On Wednesday, September 17, 2014 08:56:28 PM James wrote:
> Alec Ten Harmsel <alec <at> alectenharmsel.com> writes:
> > As far as HDFS goes, I would only set that up if you will use it for
> > Hadoop or related tools. It's highly specific, and the performance is
> > not good unless you're doing a massively parallel read (what it was
> > designed for). I can elaborate why if anyone is actually interested.
> 
> Acutally, from my research and my goal (one really big scientific 
simulation
> running constantly).

Out of curiosity, what do you want to simulate?

> Many folks are recommending to skip Hadoop/HDFS all
> together

I agree, Hadoop/HDFS is for data analysis. Like building a profile about 
people based on the information companies like Facebook, Google, NSA, 
Walmart, Governments, Banks,.... collect about their 
customers/users/citizens/slaves/....

> and go straight to mesos/spark. RDD (in-memory)  cluster
> calculations are at the heart of my needs. The opposite end of the
> spectrum, loads of small files and small apps; I dunno about, but, I'm all
> ears.
> In the end, my (3) node scientific cluster will morph and support
> the typical myriad  of networked applications, but I can take
> a few years to figure that out, or just copy what smart guys like
> you and joost do.....

Nope, I'm simply following what you do and provide suggestions where I 
can.
Most of the clusters and distributed computing stuff I do is based on 
adding machines to distribute the load. But the mechanisms for these are 
implemented in the applications I work with, not what I design underneath.

The filesystems I am interested in are different to the ones you want.
I need to provided access to software installation files to a VM server and 
access to documentation which is created by the users.
The VM server is physically next to what I already mentioned as server A. 
Access to the VM from the remote site will be using remote desktop 
connections.
But to allow faster and easier access to the documentation, I need a 
server B at the remote site which functions as described.
AFS might be suitable, but I need to be able to layer Samba on top of that 
to allow a seamless operation.
I don't want the laptops to have their own cache and then having to figure 
out how to solve the multiple different changes to documents containing 
layouts. (MS Word and OpenDocument files)

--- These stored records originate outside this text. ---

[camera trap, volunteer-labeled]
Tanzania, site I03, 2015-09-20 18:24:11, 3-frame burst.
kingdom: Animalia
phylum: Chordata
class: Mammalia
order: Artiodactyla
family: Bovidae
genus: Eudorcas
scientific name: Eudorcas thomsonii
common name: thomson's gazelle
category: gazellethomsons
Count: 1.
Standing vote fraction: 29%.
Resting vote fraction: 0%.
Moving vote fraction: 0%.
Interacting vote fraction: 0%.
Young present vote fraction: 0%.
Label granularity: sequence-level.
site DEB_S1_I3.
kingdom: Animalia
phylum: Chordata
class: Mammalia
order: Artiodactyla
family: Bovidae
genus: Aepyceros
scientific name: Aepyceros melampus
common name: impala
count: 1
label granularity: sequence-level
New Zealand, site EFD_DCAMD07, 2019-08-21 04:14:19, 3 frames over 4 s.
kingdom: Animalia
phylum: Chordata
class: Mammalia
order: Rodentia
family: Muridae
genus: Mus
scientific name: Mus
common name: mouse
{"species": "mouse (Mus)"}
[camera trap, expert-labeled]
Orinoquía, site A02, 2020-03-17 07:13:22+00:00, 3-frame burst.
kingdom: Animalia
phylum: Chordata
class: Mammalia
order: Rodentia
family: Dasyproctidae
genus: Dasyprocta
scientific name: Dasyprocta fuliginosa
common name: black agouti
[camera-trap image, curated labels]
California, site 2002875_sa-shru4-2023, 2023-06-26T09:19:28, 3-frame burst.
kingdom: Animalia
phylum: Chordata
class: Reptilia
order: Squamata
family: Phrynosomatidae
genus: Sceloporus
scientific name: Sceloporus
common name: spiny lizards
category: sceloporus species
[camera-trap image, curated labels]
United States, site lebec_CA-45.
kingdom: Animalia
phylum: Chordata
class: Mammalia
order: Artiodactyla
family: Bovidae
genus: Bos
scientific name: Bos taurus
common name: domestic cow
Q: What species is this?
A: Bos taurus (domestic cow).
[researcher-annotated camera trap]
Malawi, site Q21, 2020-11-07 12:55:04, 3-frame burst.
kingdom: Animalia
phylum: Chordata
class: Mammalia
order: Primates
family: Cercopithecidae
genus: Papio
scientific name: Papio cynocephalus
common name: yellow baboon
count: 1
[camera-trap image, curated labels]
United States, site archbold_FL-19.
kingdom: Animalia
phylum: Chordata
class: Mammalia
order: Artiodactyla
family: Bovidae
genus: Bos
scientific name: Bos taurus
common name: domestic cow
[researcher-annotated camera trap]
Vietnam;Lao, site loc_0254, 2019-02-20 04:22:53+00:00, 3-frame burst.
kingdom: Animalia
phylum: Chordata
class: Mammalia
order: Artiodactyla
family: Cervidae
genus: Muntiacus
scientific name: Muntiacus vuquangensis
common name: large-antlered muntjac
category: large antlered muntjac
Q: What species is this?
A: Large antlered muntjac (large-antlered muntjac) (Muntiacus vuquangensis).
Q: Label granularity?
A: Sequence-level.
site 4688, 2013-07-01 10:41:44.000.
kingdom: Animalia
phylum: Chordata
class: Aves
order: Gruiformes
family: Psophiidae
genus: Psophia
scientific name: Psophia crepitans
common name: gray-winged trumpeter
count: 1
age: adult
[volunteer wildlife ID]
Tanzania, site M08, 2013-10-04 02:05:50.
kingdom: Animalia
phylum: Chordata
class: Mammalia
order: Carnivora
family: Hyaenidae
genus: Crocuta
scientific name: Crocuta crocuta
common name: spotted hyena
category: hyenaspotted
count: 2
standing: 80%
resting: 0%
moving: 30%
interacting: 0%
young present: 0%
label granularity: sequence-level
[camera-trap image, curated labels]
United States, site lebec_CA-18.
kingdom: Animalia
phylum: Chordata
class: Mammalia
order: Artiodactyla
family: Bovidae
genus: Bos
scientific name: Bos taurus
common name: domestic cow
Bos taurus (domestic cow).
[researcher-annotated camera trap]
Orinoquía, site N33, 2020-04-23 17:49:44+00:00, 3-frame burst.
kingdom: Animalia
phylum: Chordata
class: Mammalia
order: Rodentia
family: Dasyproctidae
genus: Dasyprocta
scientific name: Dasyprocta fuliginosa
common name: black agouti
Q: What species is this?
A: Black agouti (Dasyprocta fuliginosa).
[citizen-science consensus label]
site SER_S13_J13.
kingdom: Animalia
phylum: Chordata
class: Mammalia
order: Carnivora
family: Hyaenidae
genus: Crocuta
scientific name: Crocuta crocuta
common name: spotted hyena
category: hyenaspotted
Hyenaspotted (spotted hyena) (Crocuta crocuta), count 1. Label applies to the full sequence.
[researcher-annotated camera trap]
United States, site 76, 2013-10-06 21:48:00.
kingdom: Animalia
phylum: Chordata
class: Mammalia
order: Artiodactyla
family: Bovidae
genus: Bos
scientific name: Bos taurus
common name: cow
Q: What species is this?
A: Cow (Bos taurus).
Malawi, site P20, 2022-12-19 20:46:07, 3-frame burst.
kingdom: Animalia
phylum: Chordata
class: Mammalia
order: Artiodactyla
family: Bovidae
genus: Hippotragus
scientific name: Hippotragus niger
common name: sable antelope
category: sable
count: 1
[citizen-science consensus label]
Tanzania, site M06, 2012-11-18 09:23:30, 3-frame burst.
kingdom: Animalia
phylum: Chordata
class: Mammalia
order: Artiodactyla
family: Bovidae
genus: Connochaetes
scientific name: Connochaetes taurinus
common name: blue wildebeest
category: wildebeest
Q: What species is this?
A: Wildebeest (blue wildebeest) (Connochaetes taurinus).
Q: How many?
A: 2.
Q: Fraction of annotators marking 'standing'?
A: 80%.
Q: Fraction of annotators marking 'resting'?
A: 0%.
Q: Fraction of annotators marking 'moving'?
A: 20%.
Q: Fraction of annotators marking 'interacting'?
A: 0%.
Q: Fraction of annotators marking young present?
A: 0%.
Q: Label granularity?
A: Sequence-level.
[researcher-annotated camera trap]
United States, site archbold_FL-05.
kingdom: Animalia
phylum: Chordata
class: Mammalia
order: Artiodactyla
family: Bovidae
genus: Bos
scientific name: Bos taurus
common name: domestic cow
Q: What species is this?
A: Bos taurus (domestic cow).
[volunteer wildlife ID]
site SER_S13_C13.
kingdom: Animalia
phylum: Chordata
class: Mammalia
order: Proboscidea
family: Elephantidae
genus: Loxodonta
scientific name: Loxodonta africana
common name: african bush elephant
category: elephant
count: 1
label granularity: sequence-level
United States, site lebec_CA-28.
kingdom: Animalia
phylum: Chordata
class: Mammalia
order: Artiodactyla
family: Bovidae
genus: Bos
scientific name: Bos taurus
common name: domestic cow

> > We use Lustre for our high performance general storage. I don't have 
any
> > numbers, but I'm pretty sure it is *really* fast (10Gbit/s over IB
> > sounds familiar, but don't quote me on that).
> 
> AT Umich, you guys should test the FhGFS/btrfs combo. The folks
> at UCI swear about it, although they are only publishing a wee bit.
> (you know, water cooler gossip)...... Surely the Wolverines do not
> want those californians getting up on them?
> 
> Are you guys planning a mesos/spark test?
> 
> > > Personally, I would read up on these and see how they work. Then,
> > > based on that, decide if they are likely to assist in the specific
> > > situation you are interested in.
> 
> It's a ton of reading. It's not apples-to-apple_cider type of reading.
> My head hurts.....

Take a walk outside. Clear air should help you with the headaches :P

> I'm leaning to  DFS/LFS
> 
> (2)  Luster/btrfs      and     FhGFS/btrfs
> 
> Thoughts/comments?

I have insufficient knowledge to advise on either of these.
One question, why BTRFS instead of ZFS?

My current understanding is:
- ZFS is production ready, but due to licensing issues, not included in the 
kernel
- BTRFS is included, but not yet production ready with all planned features

For me, Raid6-like functionality is an absolute requirement and latest I 
know is that that isn't implemented in BTRFS yet. Does anyone know when 
that will be implemented and reliable? Eg. what time-frame are we talking 
about?

--
Joost